The ‘Validation’ Rationale

Vivaan Turakhia
3 min readJul 22, 2022

‘If you live for people’s acceptance, you will die from their rejection.’

I’ve thought long and hard about my stance on this topic. Is it wrong to seek someone else’s approval on something you’ve showcased?

And like every other topic in this world, the answer lies somewhere in the middle.

While I was reading, I saw many blogs suggesting ways to control our urge for validation. I disagree. I feel like validation from others can be as important as making the decision itself. Humans are social animals. We thrive while interacting with others. Creating a sense of interdependence by making somebody feel better about themselves can be far more superior than letting them figure things out by themselves.

So, where does one draw the line? It’s not wrong to say that if we depend on other people’s opinions, it’s like trying to get out of quicksand. One relevant example is that of social media. In the digital age, many people seek comfort in a spike in views or likes on their posts and resort to the number game for validation of themselves.

Besides this, even daily, some people may go out of their way to impress those around them and be praised in order to feel better about themselves. Regardless of the age group, a toddler screaming ‘How is this sandcastle I made?’ or an adult exclaiming ‘How is this car I bought?’ the purpose stays the same — we want to show our successes to the world. The question that now arises is if the viewer doesn’t like the car, will you return it? That’s where the line of validation comes into play. If your decisions rely on what other people say, that’s overdoing it.

Just like everything else, validation in higher proportions can become a problem. As long as it doesn’t become a necessity in our lives, it’s okay to value ourselves based on the opinions of those close to us. The moment we start relying on those opinions is when we might change our courses of action to fit others’ interests, and stray away from our roots.

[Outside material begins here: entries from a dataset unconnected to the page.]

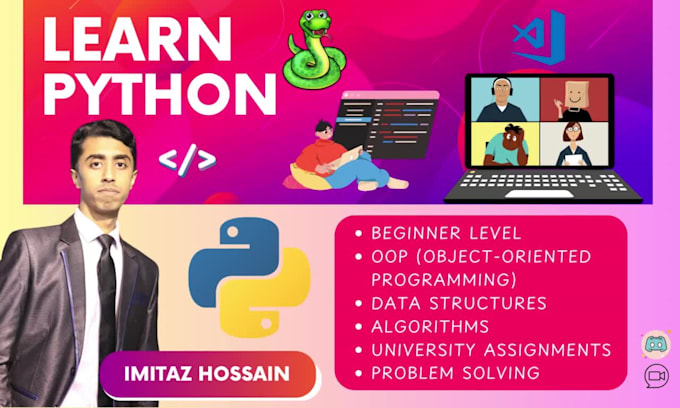 LEARN PYTHON

</>

- BEGINNER LEVEL
- OOP (OBJECT-ORIENTED PROGRAMMING)
- DATA STRUCTURES
- ALGORITHMS
- UNIVERSITY ASSIGNMENTS
- PROBLEM SOLVING

IMITAZ HOSSAIN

It’s constantly said that we’re born alone and we die alone so nothing else should matter. But it’s the experiences and memories between birth and death that matter most. Everyone leaves behind a legacy of themselves, no matter how big, that affects all their relationships across their lifetime. In moments of isolation, seeking solace in the opinions of others may not be the worst thing. Sometimes, the right person can help you see beyond your self-doubt and insecurities, and show you the bright side to your actions better than you could.

At the end of the day, it comes down to this. Do you trust yourself enough, or do you need someone else to help you? There’s no right or wrong answer. It varies from person to person. As long as you can let life run its course without needing people around you to justify your actions, it’s nothing to be ashamed of.

Regardless of how we seek validation from others, the virtue of self-validation is imperative. Learning to appreciate yourself in times where it’s uncertain if others might, and going ahead with certain ideas despite having nobody to back you shows true courage. If one can validate themselves, then it can be really hard to extinguish their fire of ambition.

As I said, every answer in the world is like the story of Goldilocks. Not too hot, not too cold, but somewhere in the middle. It’s the heart of every concept where it’s the best, not the extremes. If we are too independent in life, we may not have the luxury to get criticism when we are straying away, and if we are too dependent, then we lose sight of our aims.

Finding the answer in interdependence then becomes the key to success. In simple words, it’s the balance between wanting to know what people around us think, but not so much that we rely on them.